Sujet : Re: Why VAX Was the Ultimate CISC and Not RISC
De : johnl (at) *nospam* taugh.com (John Levine)
Groupes : comp.archDate : 02. Mar 2025, 23:27:59
Autres entêtes
Organisation : Taughannock Networks
Message-ID : <vq2m1f$19od$1@gal.iecc.com>
References : 1 2 3 4
User-Agent : trn 4.0-test77 (Sep 1, 2010)
According to BGB <
cr88192@gmail.com>:
I had thought it apparently used a model similar to the 65C816.
>
Namely, that you could address 64K code + 64K data at a time, but then
load a value into a special register to access different RAM banks.
Not really. The low end PDP-11's were 16 bit, 64K was it.
The larger ones had memory mapping with 8K pages, a size carefully
chosen to be too large for paging, but too small to map whole programs.
There were three modes, user, supervisor, and kernel, with 64K instruction
and data in each.

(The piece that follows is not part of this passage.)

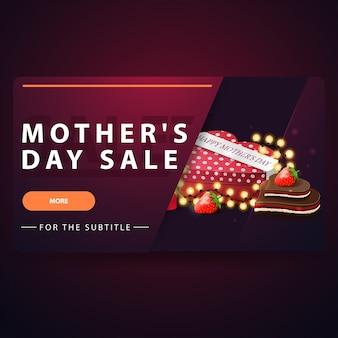 Bannière de réduction moderne pour la fête des mères avec bouton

The kernel changed the maps by poking values into
I/O addresses, so it's not something a normal program could do.
Unix only used user and kernel so for our early bitmap terminals, I
mapped the screen's video memory into supervisor data and set the
mode bits so you could access it with MOVE TO/FROM PREVIOUS DATA
SPACE. C didn't generate those so we had some little assembler
routines.
Given the way the PDP-11 was set up, it's hard to think of a memory
expansion scheme that wasn't a grotesque kludge so I think it was
the right decision for VAX to have a new instruction set with a mode
to run PDP-11 code, sort of like the 386's virtual 86 mode for
real mode 8086 code.
That was not what customers were interested in. There were various
Unix variants available for the PC, but the customers preferred using
DOS, which was preinstalled and did not cost extra. ...
Yup. PC/IX was a really nice Unix port for the IBM PC and nobody was interested.